Retrieval-Augmented Generation (RAG): Embed all research papers and store embeddings in a vector database ChromaDB.
Generation Process Using Prompt Engineering: Create a prompt that contains user queries, retrieved documents, relevant information from ontologies, and knowledge graphs from the relevant entities for the query and how they are related. Pass the enhanced prompt to the SLM for summarization or insight generation.
Workflow with Examples
Illustrated Example:
- User Query: "What are effective non-opioid treatments for neuropathic pain in lung cancer patients?"
- Retrieval: The system retrieves documents related to "neuropathic pain," "lung cancer," and "non-opioid" options.
- Relevant concepts are identified in ontology and KG: "neuropathic pain," "lung cancer," and "non-opioid analgesics" like (Gabapentin and pregabalin), and their relationships.
- Prompt: A prompt is generated that includes extracted document snippets, mentions of "neuropathic pain," "lung cancer," and "non-opioid analgesics," and their relationships from the ontology and knowledge graph.
- SLM Processing: The model receives this enhanced prompt.
- Output: "Gabapentin and pregabalin have shown promise in managing neuropathic pain associated with lung cancer. Clinical trials also suggest efficacy for certain antidepressants. Non-pharmacological options like acupuncture may also provide additional relief."
Key Benefits
- Data Security and On-Premise Deployment: The use of SLM in an on-premise environment ensures that sensitive clinical and research data is secure without the need to rely on cloud-based solutions.

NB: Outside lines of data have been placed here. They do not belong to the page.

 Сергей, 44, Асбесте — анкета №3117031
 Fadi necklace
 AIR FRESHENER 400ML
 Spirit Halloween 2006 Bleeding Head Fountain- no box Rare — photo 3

- Faster and More Accurate Research: Automating the process of summarizing research papers and extracting insights enables faster literature reviews, reducing the time researchers spend gathering and interpreting data.

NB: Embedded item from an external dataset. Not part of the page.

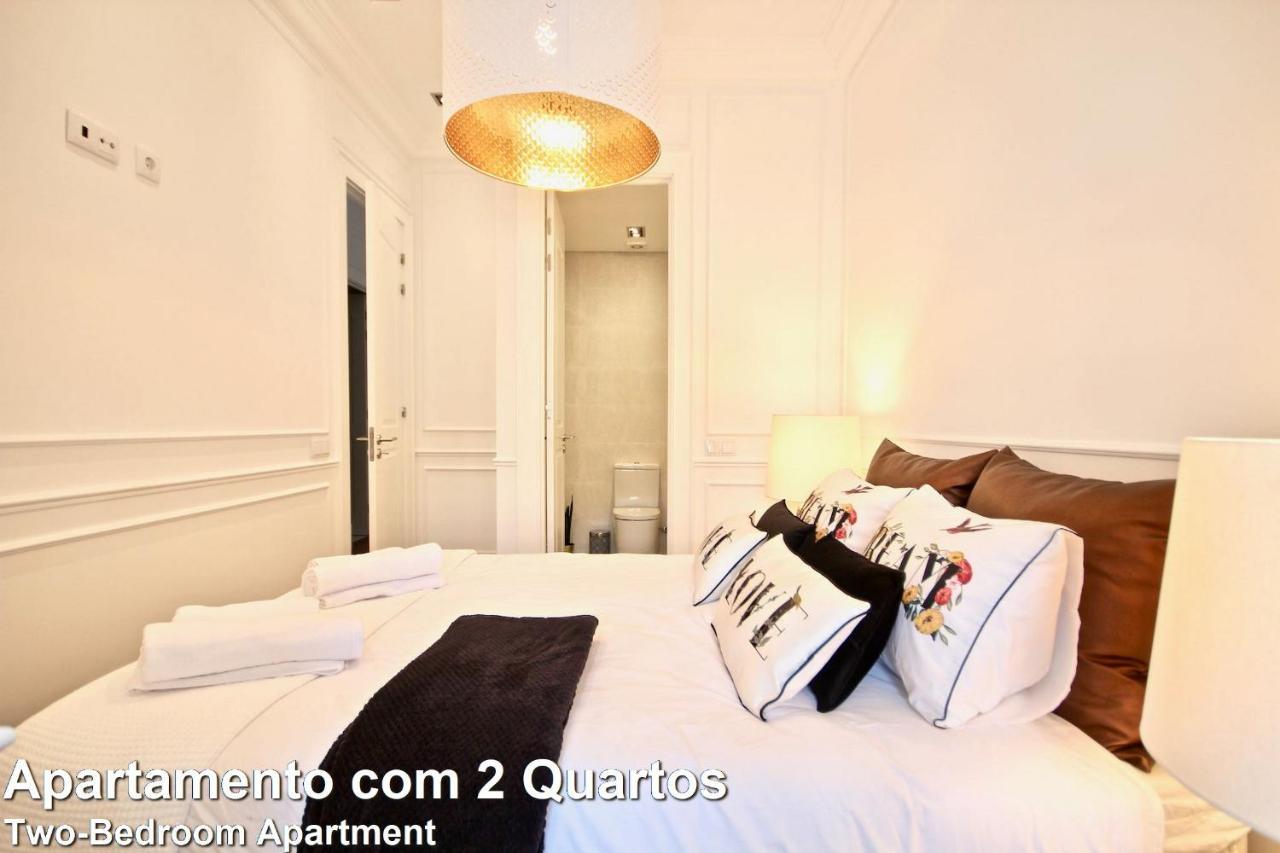 Akicity Amoreiras In Ii Apartamento *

- Enhanced Contextual Understanding: By incorporating Ontologies and Knowledge Graphs, the solution provides a more context-aware understanding of cancer pain management, enabling more accurate summaries and actionable insights.
- Cost Optimization and Resource Efficiency: Automating the literature review process with an AI-powered solution reduces the need for manual labor, thus lowering costs and improving resource efficiency in research and clinical environments.
Conclusion
The Gen AI-powered solution, which uses Small Language Models (SLM) for secure on-premise deployment, combined with Ontologies and Knowledge Graphs, revolutionizes the way researchers and healthcare practitioners interact with oncology research on cancer pain management.
The integration of ontologies and knowledge graphs enhances the model's performance and ensures that the insights generated are highly relevant and contextually accurate. The solution will significantly improve decision-making, speed up research processes, and optimize costs in both research and clinical settings.